--- START ---
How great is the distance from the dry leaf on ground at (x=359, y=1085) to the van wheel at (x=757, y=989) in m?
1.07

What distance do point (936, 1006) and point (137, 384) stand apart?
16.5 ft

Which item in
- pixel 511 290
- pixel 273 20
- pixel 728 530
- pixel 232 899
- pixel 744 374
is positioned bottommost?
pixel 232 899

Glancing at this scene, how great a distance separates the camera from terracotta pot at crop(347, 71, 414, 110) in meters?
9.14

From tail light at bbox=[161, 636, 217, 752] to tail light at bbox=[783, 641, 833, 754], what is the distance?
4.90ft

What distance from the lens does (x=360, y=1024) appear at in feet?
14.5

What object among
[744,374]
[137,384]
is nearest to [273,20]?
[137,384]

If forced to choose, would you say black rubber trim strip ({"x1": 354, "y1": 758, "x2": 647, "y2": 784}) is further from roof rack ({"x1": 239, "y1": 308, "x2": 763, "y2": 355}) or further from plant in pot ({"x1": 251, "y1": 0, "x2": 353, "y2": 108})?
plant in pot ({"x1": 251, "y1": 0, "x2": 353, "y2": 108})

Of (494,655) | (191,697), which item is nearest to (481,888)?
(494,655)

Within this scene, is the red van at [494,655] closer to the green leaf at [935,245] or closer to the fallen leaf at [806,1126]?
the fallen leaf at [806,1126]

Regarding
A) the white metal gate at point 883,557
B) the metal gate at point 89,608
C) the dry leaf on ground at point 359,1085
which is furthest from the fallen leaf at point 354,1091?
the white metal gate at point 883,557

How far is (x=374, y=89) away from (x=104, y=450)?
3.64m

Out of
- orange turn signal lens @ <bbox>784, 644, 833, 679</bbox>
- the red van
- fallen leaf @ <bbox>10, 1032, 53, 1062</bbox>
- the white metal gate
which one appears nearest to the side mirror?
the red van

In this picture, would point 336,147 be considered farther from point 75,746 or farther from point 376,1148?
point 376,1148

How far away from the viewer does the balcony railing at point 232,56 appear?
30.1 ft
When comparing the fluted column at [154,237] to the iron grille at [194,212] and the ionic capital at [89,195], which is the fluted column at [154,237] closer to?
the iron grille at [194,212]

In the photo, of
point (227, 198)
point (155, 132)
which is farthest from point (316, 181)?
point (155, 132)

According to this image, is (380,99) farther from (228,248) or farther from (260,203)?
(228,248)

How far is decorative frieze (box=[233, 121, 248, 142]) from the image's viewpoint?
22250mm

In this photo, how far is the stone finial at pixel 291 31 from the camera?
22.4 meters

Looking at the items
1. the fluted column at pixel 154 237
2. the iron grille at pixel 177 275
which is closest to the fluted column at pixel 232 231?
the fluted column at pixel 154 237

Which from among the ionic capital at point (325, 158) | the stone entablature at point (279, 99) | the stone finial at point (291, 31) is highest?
--- END ---
__PROBLEM TO WORK ON__: Rewrite all of the items above, swapping "roof rack" for "luggage rack" and leaving everything else unchanged.

__EXPECTED ANSWER__:
How great is the distance from the dry leaf on ground at (x=359, y=1085) to the van wheel at (x=757, y=989) in m?
1.07

What distance do point (936, 1006) and point (137, 384) stand apart?
16.5 ft

Which item in
- pixel 511 290
- pixel 273 20
- pixel 728 530
- pixel 232 899
- pixel 744 374
is positioned bottommost?
pixel 232 899

Glancing at this scene, how great a distance separates the camera from terracotta pot at crop(347, 71, 414, 110) in meters?
9.14

From tail light at bbox=[161, 636, 217, 752] to tail light at bbox=[783, 641, 833, 754], what is the distance?
4.90ft

What distance from the lens does (x=360, y=1024) appear at in feet?
14.5

What object among
[744,374]
[137,384]
is nearest to [273,20]?
[137,384]

If forced to choose, would you say black rubber trim strip ({"x1": 354, "y1": 758, "x2": 647, "y2": 784}) is further from luggage rack ({"x1": 239, "y1": 308, "x2": 763, "y2": 355}) or further from plant in pot ({"x1": 251, "y1": 0, "x2": 353, "y2": 108})?
plant in pot ({"x1": 251, "y1": 0, "x2": 353, "y2": 108})

Of (494,655) | (191,697), which item is nearest to (481,888)?
(494,655)

Within this scene, is the red van at [494,655] closer to the green leaf at [935,245] or closer to the fallen leaf at [806,1126]?
the fallen leaf at [806,1126]

Regarding
A) the white metal gate at point 883,557
B) the metal gate at point 89,608
C) the dry leaf on ground at point 359,1085
which is furthest from the fallen leaf at point 354,1091?
the white metal gate at point 883,557

How far is (x=374, y=89) away from (x=104, y=450)?
3.64m

Out of
- orange turn signal lens @ <bbox>784, 644, 833, 679</bbox>
- the red van
- fallen leaf @ <bbox>10, 1032, 53, 1062</bbox>
- the white metal gate
which one appears nearest to the side mirror?
the red van

In this picture, would point 336,147 be considered farther from point 75,746 or farther from point 376,1148?
point 376,1148

How far away from the viewer does the balcony railing at point 232,56 appear?
30.1 ft
When comparing the fluted column at [154,237] to the iron grille at [194,212] and the ionic capital at [89,195], which is the fluted column at [154,237] closer to?
the iron grille at [194,212]

In the photo, of
point (227, 198)
point (155, 132)
which is farthest from point (316, 181)?
point (155, 132)

According to this image, is (380,99) farther from (228,248) or farther from (260,203)?
(228,248)

How far is decorative frieze (box=[233, 121, 248, 142]) from the image's viewpoint?
22250mm

In this photo, how far is the stone finial at pixel 291 31 from the camera?
22.4 meters

Looking at the items
1. the fluted column at pixel 154 237
2. the iron grille at pixel 177 275
which is closest to the fluted column at pixel 232 231?
the fluted column at pixel 154 237

Which from among the ionic capital at point (325, 158) | the stone entablature at point (279, 99) | the stone finial at point (291, 31) is highest?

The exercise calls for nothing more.